In 1994, the foundation published The Index of Leading Cultural Indicators by William Bennett, arguing that crime, illegitimacy, divorce, teenage suicide, drug use, and 14 other social indicators had worsened since the 1960s.

In 1995, the Heritage Foundation published its first Index of Economic Freedom, an annual publication that assesses the state of economic freedom in every country in the world; two years later, in 1997, The Wall Street Journal joined the project as a co-manager and co-author of the annual publication.

In 1996, Clinton aligned some of his welfare reforms with the Heritage Foundation's recommendations, incorporating them into the Personal Responsibility and Work Opportunity Act.

===George W. Bush administration===
Following the September 11 attacks in 2001, the Heritage Foundation supported the wars in Afghanistan and Iraq in the war on terror.

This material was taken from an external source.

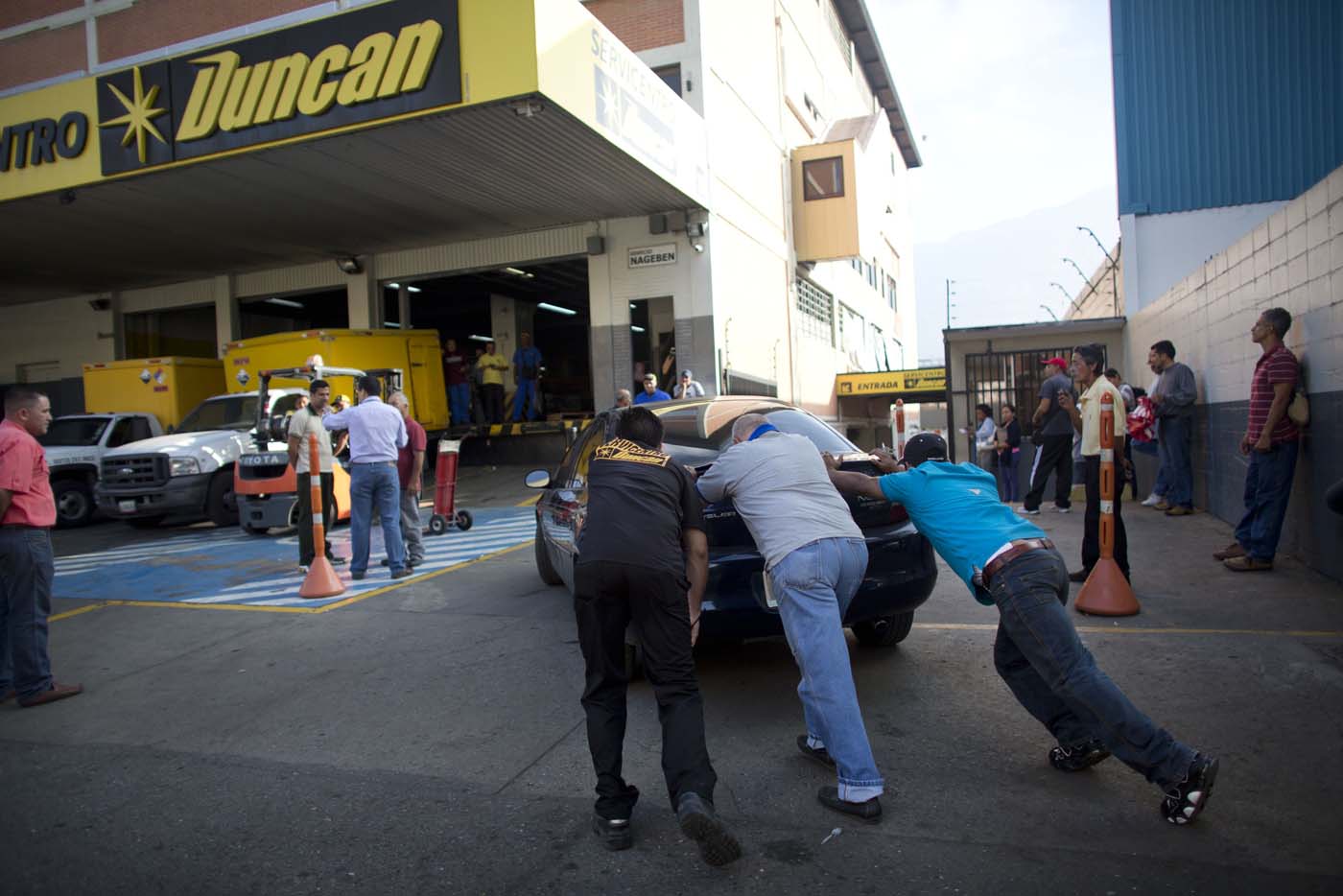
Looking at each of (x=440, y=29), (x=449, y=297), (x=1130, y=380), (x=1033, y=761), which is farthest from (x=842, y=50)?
(x=1033, y=761)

The foundation challenged opposition to the war. They defended the George W. Bush administration's treatment of suspected terrorists at Guantanamo Bay.

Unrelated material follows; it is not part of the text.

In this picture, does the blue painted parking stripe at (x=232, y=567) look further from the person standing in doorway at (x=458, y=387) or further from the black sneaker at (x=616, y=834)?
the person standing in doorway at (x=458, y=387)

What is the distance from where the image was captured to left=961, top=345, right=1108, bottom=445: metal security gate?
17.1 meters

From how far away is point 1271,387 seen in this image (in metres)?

In April 2005, The Washington Post reported that the Heritage Foundation softened its criticism of the Malaysian government after Heritage Foundation president Edwin Feulner initiated a business relationship with Malaysian prime minister Mahathir Mohamad. "Heritage's new, pro-Malaysian outlook emerged at the same time a Hong Kong consulting firm co-founded by Edwin J. Feulner, Heritage's president, began representing Malaysian business interests" through his relationship with Belle Haven Consultants. The foundation denied a conflict of interest, saying that its views on Malaysia changed following the country's cooperation with the U.S. after the September 11 attacks, and the Malaysian government "moving in the right economic and political direction."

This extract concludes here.